Le coup est dur, assurément, pour le roi Sihanouk qui se trouve nu sur le plan politique. Car il avait tout fait, depuis des mois et des années, pour promouvoir cette « réconciliation » contre-nature. Sans relâche, et sans le moindre sentiment de honte, il avait cherché par tous les moyens à faire admettre l’inadmissible : Introduire des Khmers rouges dans le gouvernement, soi-disant pour ramener la paix au Cambodge et résoudre du même coup tous les problèmes du pays.

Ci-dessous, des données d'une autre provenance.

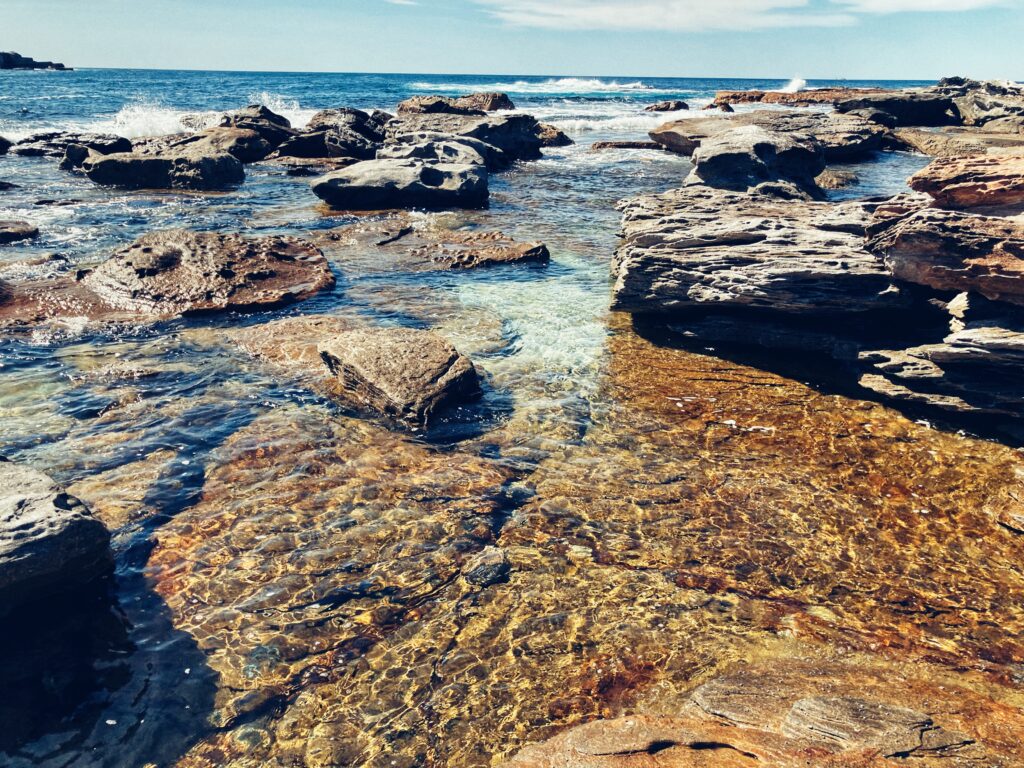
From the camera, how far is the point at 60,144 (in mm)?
30734

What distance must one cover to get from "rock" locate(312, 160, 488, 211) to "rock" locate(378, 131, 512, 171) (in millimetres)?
2958

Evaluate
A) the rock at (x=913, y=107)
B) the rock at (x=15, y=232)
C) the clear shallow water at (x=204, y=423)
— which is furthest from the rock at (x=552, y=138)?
the rock at (x=15, y=232)

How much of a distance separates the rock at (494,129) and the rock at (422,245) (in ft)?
48.3

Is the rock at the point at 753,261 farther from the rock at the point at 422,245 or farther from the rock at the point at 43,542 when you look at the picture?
the rock at the point at 43,542

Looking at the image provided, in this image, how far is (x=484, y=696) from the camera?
478cm

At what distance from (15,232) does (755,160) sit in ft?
62.5

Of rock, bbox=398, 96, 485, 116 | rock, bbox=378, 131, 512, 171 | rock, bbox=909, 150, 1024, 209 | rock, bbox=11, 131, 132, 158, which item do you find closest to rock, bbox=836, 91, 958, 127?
rock, bbox=398, 96, 485, 116

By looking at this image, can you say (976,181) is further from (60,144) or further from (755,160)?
(60,144)

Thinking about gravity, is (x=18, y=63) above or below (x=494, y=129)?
above

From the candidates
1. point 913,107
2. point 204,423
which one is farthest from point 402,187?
point 913,107

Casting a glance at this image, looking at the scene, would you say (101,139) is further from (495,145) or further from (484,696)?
(484,696)

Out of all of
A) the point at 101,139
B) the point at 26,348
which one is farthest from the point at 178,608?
the point at 101,139

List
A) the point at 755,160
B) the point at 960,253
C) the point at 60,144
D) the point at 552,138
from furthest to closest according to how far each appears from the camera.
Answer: the point at 552,138 → the point at 60,144 → the point at 755,160 → the point at 960,253

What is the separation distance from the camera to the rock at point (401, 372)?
8.45 m
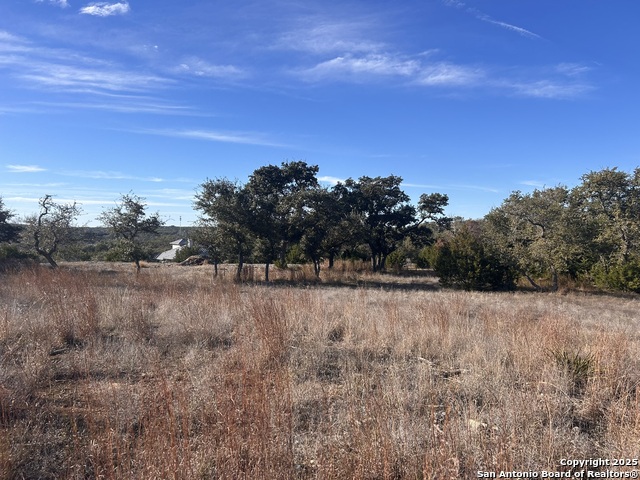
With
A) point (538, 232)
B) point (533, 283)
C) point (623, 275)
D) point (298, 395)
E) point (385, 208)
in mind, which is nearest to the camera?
point (298, 395)

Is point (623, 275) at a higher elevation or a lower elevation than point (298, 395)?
higher

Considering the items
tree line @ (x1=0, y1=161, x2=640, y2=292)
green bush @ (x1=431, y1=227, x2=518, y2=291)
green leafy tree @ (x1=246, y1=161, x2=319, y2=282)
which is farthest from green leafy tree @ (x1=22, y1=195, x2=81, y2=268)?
green bush @ (x1=431, y1=227, x2=518, y2=291)

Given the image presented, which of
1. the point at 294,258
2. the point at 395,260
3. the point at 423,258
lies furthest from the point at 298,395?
the point at 423,258

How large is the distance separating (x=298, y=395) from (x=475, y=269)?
1882 cm

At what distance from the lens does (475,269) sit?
20.1 metres

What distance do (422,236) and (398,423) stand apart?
1083 inches

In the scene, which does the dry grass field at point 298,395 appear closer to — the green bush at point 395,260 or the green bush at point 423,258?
the green bush at point 423,258

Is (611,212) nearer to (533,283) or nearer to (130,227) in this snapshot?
(533,283)

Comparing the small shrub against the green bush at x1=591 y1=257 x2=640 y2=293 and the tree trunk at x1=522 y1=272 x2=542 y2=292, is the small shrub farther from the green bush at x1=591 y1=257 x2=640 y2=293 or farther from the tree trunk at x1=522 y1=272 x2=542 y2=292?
the tree trunk at x1=522 y1=272 x2=542 y2=292

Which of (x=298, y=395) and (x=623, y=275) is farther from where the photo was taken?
(x=623, y=275)

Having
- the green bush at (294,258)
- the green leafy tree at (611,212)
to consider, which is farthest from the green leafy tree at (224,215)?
the green leafy tree at (611,212)

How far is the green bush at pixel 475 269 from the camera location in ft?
66.0

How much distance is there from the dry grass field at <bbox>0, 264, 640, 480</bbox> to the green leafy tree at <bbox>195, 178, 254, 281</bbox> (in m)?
13.5

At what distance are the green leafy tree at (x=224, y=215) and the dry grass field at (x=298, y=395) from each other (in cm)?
1345
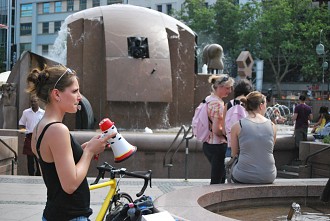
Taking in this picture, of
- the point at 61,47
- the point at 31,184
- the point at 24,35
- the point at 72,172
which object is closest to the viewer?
the point at 72,172

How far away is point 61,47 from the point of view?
17.2 metres

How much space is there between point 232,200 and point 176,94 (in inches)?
436

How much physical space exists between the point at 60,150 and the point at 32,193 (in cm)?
553

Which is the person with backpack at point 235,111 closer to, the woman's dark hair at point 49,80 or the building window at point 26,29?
the woman's dark hair at point 49,80

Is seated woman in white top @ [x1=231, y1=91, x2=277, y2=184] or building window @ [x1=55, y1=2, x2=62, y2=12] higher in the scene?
building window @ [x1=55, y1=2, x2=62, y2=12]

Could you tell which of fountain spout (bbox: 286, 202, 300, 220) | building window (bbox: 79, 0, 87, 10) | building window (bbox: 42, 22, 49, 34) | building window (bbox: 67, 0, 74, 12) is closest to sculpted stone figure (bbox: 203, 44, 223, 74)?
fountain spout (bbox: 286, 202, 300, 220)

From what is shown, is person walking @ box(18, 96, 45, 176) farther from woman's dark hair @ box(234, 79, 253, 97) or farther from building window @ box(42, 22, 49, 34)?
building window @ box(42, 22, 49, 34)

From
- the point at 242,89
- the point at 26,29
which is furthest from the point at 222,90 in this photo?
the point at 26,29

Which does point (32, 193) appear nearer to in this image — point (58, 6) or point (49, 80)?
point (49, 80)

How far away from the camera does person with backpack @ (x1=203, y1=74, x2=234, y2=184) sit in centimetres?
706

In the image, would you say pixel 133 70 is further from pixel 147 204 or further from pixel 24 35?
pixel 24 35

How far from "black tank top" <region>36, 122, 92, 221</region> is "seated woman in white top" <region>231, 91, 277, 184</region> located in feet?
11.7

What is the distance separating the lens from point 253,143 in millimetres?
6352

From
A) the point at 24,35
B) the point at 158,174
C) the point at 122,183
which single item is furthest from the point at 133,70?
the point at 24,35
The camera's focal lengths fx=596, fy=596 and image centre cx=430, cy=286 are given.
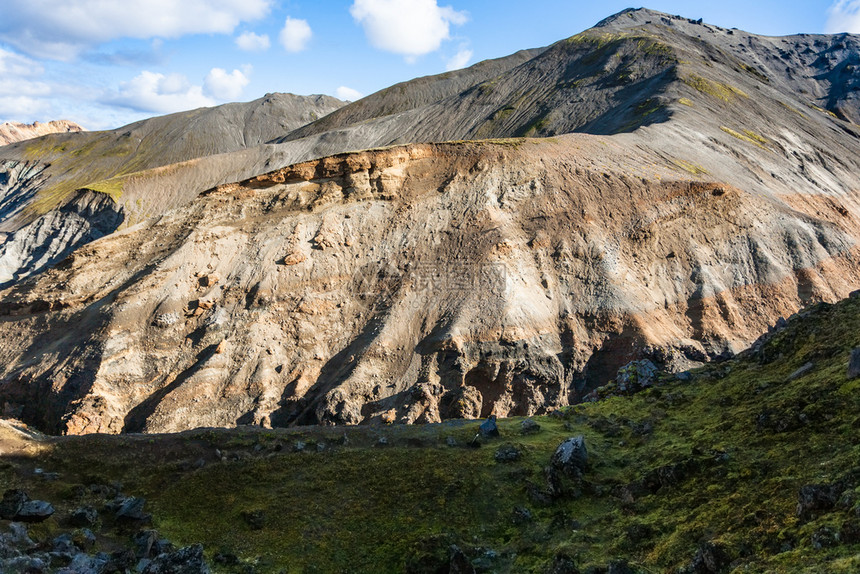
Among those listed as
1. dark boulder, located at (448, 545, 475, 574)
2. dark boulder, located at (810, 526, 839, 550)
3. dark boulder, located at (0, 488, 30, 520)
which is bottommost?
dark boulder, located at (448, 545, 475, 574)

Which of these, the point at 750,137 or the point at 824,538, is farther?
the point at 750,137

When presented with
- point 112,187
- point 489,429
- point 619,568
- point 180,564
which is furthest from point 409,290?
point 112,187

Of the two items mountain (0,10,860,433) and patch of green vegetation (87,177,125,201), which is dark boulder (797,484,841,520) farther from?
patch of green vegetation (87,177,125,201)

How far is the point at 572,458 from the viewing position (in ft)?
56.4

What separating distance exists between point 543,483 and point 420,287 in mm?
21682

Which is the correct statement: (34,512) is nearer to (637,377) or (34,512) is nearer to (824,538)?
(824,538)

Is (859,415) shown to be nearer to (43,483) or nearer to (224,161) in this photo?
(43,483)

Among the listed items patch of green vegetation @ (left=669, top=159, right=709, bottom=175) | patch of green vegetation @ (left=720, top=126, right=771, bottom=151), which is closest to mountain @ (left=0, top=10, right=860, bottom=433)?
patch of green vegetation @ (left=669, top=159, right=709, bottom=175)

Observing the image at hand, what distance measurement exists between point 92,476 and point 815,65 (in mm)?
175227

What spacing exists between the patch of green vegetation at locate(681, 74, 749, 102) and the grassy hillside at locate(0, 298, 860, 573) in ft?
193

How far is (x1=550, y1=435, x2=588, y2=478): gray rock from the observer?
16.9m

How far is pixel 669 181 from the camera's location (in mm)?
42062

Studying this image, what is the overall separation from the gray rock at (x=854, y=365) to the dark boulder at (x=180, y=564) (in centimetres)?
1540

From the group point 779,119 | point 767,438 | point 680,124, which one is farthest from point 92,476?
point 779,119
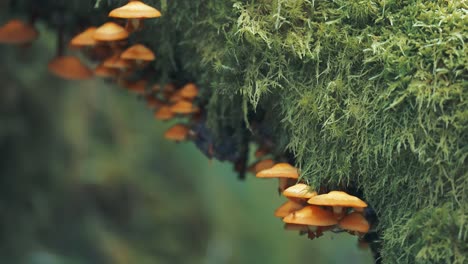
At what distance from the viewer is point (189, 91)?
2.05 meters

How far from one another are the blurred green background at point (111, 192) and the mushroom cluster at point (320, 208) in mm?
2654

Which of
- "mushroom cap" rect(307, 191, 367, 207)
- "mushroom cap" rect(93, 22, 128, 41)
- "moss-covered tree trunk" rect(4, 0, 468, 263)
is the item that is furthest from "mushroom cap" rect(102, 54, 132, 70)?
"mushroom cap" rect(307, 191, 367, 207)

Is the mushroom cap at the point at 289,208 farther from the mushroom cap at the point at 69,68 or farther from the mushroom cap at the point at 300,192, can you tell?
the mushroom cap at the point at 69,68

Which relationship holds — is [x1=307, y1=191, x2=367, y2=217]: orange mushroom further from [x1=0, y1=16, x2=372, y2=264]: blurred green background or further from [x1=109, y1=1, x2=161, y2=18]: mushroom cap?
[x1=0, y1=16, x2=372, y2=264]: blurred green background

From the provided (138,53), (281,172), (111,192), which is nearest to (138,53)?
(138,53)

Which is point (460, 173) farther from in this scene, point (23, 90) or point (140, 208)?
point (140, 208)

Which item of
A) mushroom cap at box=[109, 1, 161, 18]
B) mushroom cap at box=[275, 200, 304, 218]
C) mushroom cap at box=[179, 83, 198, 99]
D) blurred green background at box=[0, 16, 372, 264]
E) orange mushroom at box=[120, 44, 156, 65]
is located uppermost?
mushroom cap at box=[109, 1, 161, 18]

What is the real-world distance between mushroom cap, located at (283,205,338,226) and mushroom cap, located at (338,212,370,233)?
23mm

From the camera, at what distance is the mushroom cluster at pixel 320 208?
4.94ft

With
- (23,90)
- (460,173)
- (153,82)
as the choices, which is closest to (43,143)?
(23,90)

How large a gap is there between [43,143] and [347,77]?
3190 mm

Il est vrai qu’il n’avait absolument rien d’autre à proposer, et qu’il ne pouvait d’ailleurs rien proposer d’autre – compte tenu de sa longue collusion (depuis 24 ans) avec les Khmers Rouges et leurs maîtres chinois dont lui-même dépend étroitement. Sihanouk avait donc cultivé avec obstination sa royale utopie « réconciliation » les victimes avec leurs bourreaux, et associer ceux-ci à la gestion des affaires du pays en attendant qu’ils en reprennent le contrôle exclusif – ce qui n’aurait pas manqué de se produire tôt ou tard, si le gouvernement avait suivi le roi dans la voie suicidaire préconisée par lui.

 

Cela, fort heureusement, ne s’est pas produit. L’utopie royale n’avait rallié finalement que deux ministres[1], qui pour des raisons personnelles, avaient choisi, dans cette affaire de « réconciliation nationale », de jouer le rôle peu glorieux de « godillots » du roi. Ils n’avaient pas compris sans doute, ou pas voulu comprendre, qu’il était scandaleux et impensable de pactiser avec des individus responsables de la mort de 2 millions de Cambodgiens. Ces deux ministres, après le cinglant désaveu infligé à leur idole par le vote décisif du 7 juillet auraient dû démissionner aussitôt et rejoindre à Pékin le monarque désavoué. Ils ne l’ont pas encore fait, mais on veut croire qu’ils sauront tirer bientôt les conséquences de leur trop complaisante attitude envers les Khmers Rouges et leur allié le roi. C’est une question de logique et de dignité.

 

Quoi qu’il en soit, la situation est désormais clarifiée d’une manière irréversible. Il ne pourra plus être question de « négocier » quoi que soit avec les membres de la bande à Pol Pot : les Khieu Samphân, Son Sen, Chan Youran, Mak Ben et autres. Ils sont des hors-la-loi, des rebelles, de plus en plus isolés, tandis que leur royal associé se trouve dans une position qui ne lui laisse plus qu’une seule solution : celle de se faire oublier.

 

Il reste toutefois au gouvernement de Phnom-Penh une tâche importante à accomplir : celle d’éliminer complètement les Khmers Rouges, qui ont conservé leur capacité de nuissance – puisqu’ils contrôlent encore une portion du territoire – et qui ont créé le 11 juillet un speudo « gouvernement provisoire » dans une zone occupée par eux. Or cette tâche ne sera pas aisée, elle nécessitera des efforts soutenus et demandera du temps. Elle ne sera véritablement accomplie que lorsque les dernières forces des Khmers Rouges auront été détruites, et leurs chefs neutralisés – c’est-à-dire, si possible, capturés, jugés et condamnés pour tous les crimes commis par eux à l’encontre du peuple cambodgien.

 

Le premier pas dans cette voie a été fait, et non ne peut que s’en réjouir. Mais il reste à souhaiter que d’autres pas suivront, et pas seulement sur le plan strictement militaire. Car c’est aussi sur le plan social et celui de l’action psychologique qu’il faut agir, si l’on veut pouvoir extirper définitivement du corps affaibli du Cambodge le cancer polpotien.



[1] Sam Rainsy (Ministre des Finances) et le Prince Norodom Sirivuddh (Ministre des Affaires Etrangères).